I don't understand why this idea about cities all hitting their greenfield limits is so popular. I mean, I guess if it could be true, it could explain the sudden collapse of single-family construction. But, it's so silly. American cities exist on a gradient of population sizes. The idea that they all suddenly slammed up against a natural limit of suburban sprawl is really, really silly. Single-family construction collapsed in a whole bunch of cities with maximum commute times of 15 minutes.

Resting's avatar

Also, throughout history even before cars, people wanted a commute of less than 30 minutes. https://www.bloomberg.com/news/features/2019-08-29/the-commuting-principle-that-shaped-urban-history

David Muccigrosso's avatar

The primary appeal for me is, the “sprawl limit” hypothesis explains why (1) there was and continues to be no mass movement to roll back the mortgage crackdown, and (2) why the exurbs never got bid-up by rabid Millennials as much as the closed-access cities.

IOW, “Millennials decided they wanted walkable urbanism instead of 1 hr commutes” makes a lot more sense than “Millennials never cared about commutes and would happily have accepted 1 hr-plus commutes, and for some unexplained reason they didn’t demand the mortgage crackdown be reversed even as their rents skyrocketed”.

Like, not to overweight my own example, but if I wanted to go buy a $250k house in the deep exurbs of CT and drive over an hour each way, I *would*. Shit, it’d be cheaper than my rent even with rates where they’ve been, and it’s not like the NIMBYs in my town haven’t spent the last nearly a decade telling me to fuck off out of their backyard and do precisely that (buy exurban).

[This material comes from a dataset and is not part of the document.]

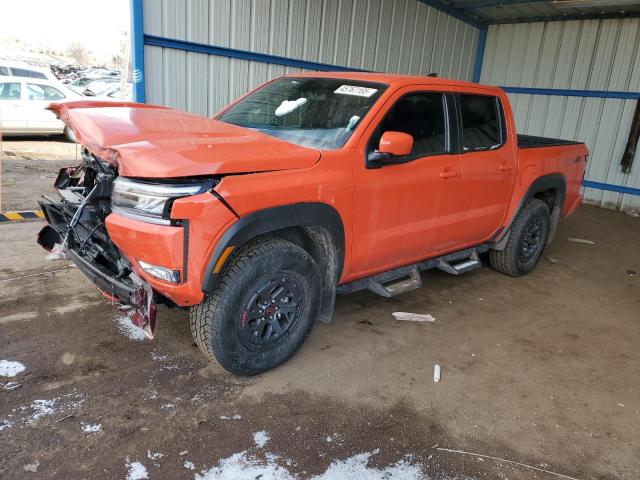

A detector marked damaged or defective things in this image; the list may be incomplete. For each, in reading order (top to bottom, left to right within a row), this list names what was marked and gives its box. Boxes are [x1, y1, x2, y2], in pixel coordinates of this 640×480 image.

crumpled front end [37, 150, 159, 338]
broken headlight [112, 178, 215, 225]
damaged orange truck [36, 74, 584, 376]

That sort of decision, en masse, genuinely would have represented a new wave of suburbanizing sprawl! But it didn’t happen. Even though it was never financed, you still have to explain why it wasn’t Millennials’ first idea to DEMAND it be financed.

Resting's avatar

I would consider the effect of lack of housing in creative hubs led to changing cultural norms about how to live. Shows like Friends and Sex in the City in the 1990s profiled people living lives in cities more than older suburban family shows. This may have changed what millennial expected a bit. Also, who says Occupy Wall Street wasn't the protest? It was railing against the Conditions even if it was not advocating for suburban houses.

Kevin Erdmann's avatar

So, in 2009, when millions of mortgage applications were denied that would have been approved at any time in the preceding decades, that isn't evidence of demand for moving to single-family homes in the suburbs because they didn't follow up on those denials by organizing a political protest in the face of the Tea Party and Occupy Wall Street and everything else?

Sure, my man.

David Muccigrosso's avatar

To be clear, I’m talking about the long period AFTER 2009.

Kevin Erdmann's avatar

Good point. The baby-boomlet centered around 1990 should have been associated with an increase in housing demand after 2008.

Oof.

Michael Wiebe's avatar

>They have net domestic outmigration. If not a single person moves into those cities this year, hundreds of thousands will still need to move away. Because people have babies and babies grow up. And some grown ups really don’t like to be displaced from their homes. Increased demand is not necessary for these cities to have a housing crisis.

Isn't this still a form of increased demand? Ie. each cohort of 22-year-olds (say) moving out on their own is a shift in the demand curve.

Kevin Erdmann's avatar

Yes. It's just not a form of excessive demand from newcomers or agglomeration. Good catch. I'll edit for clarity.